## Provided passage
<<<<

Towards a Green Democratic Revolution: a Letter from the Editor
We can’t go back but we can learn from the past and must seek a new path.
Leo Hollis is the editor of Towards a Green Democratic Revolution: Left Populism and the Power of Affects by Chantal Mouffe, a selection in our Book Club. See our fall/winter book club selections here!
Last week Chantal Mouffe sat down at the London Review of Books Bookshop in London to talk to James Schneider, author of Our Bloc and one of the founders of Momentum. For fifty minutes the conversation cascaded with names, movements, parties and factions that have been all of our hopes and political debates over the past few years: Jeremy Corbyn, Bernie Sanders, Podemos, Melenchon, and the near successes of Le France Insoumise, the rise and fall of Syriza. Chantal told the audience of her thoughts about recent events, flying through the latest news from Columbia, Peru, Bolivia, Lula’s amazing victory in Brazil and told us that she was going to Santiago de Chile in two days’ time to talk to Boric and his team.
The news from these places was not necessarily good for left populists, but by the end of the discussion with Schneider there was some hope kindled in the room. We can’t go back but we can learn from the past and must seek a new path.
Chantal’s last book, For a Left Populism, came out in the summer of 2018, when the political horizon was very different. There were waves of populism demanding change across Europe and the Americas. It appeared as if Chantal was talking directly into the political moment: that the left needs to develop an identity in opposition to the right populism of Trump, Johnson, Bolsanaro, Modi and Putin. Such a hegemonic programme could bring a new popular movement together, and this was exactly what was being built in the here and now.
Today, that feels a long time ago. 2019 saw the end of Corbyn, Bernie fell out of the Democratic race in April the next year. And then the pandemic forced us indoors, where the hopes of organising a movement based upon people coming together in new ways and forming new coalitions became an increasingly impossible prospect. When we did, it was in anger and sadness for Black Lives Matter. For Sarah Everard in London. For Extinction Rebellion.

>>>>

## Information shown

<<<<

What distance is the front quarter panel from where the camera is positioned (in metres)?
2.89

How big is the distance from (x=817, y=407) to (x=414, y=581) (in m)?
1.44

>>>>

## Required actions
1. Transcribe the letter from the editor from "The news from" up to and including "here and now.".
2. Do these statements agree with the letter from the editor? Answer yes or no for each, and quote the words from the letter that decide it.
(a) Chantal Mouffe's book For a Left Populism came out in the summer of 2018.
(b) The conversation at the London Review of Books Bookshop lasted ninety minutes.
(c) James Schneider is the author of Our Bloc.
3. How might the letter from the editor continue after its last sentence? Write the next part.

## Responses by task
1.
The news from these places was not necessarily good for left populists, but by the end of the discussion with Schneider there was some hope kindled in the room. We can’t go back but we can learn from the past and must seek a new path.
Chantal’s last book, For a Left Populism, came out in the summer of 2018, when the political horizon was very different. There were waves of populism demanding change across Europe and the Americas. It appeared as if Chantal was talking directly into the political moment: that the left needs to develop an identity in opposition to the right populism of Trump, Johnson, Bolsanaro, Modi and Putin. Such a hegemonic programme could bring a new popular movement together, and this was exactly what was being built in the here and now.

2.
(a) Yes: "For a Left Populism, came out in the summer of 2018"
(b) No: "For fifty minutes the conversation cascaded"
(c) Yes: "James Schneider, author of Our Bloc and one of the founders of Momentum"

3.
So, what do we do? What can we salvage out of the historic defeat? Chantal Mouffe remains a potent and inspiring guide to our emerging future. She proposes two essential steps.
While left populism did not work this time, we should form and re-form a coalition. But this time it should be coalesced around a green democratic revolution. Climate change is the clear and present issue of our day upon which we can create a dividing line between those who seek the world’s remaining assets as their property and those who wish to save the planet for the future.
Secondly, we should not underestimate the power of the politics of affect. Mouffe argues that the left has become too reliant on well-reasoned policy and the power of rational persuasion for the rightness of their position. They have forgotten that politics can be driven as much by passion as reason. Movements should appeal to the collective convictions of groups who can come together – online, in the streets, as new parties and formations.
In a crisp 96 pages, Towards a Green Democratic Revolution, Mouffe offers a toolbox for the next steps and restates the importance in building a left populist global movement. It is a re-commitment to a left future, learning from the mistakes of the past, seeking new partnerships and coalitions to face the major crisis of our times. This is where the hope for the future that Mouffe spoke about that evening at the LRB bookshop lies: in, and with, each other.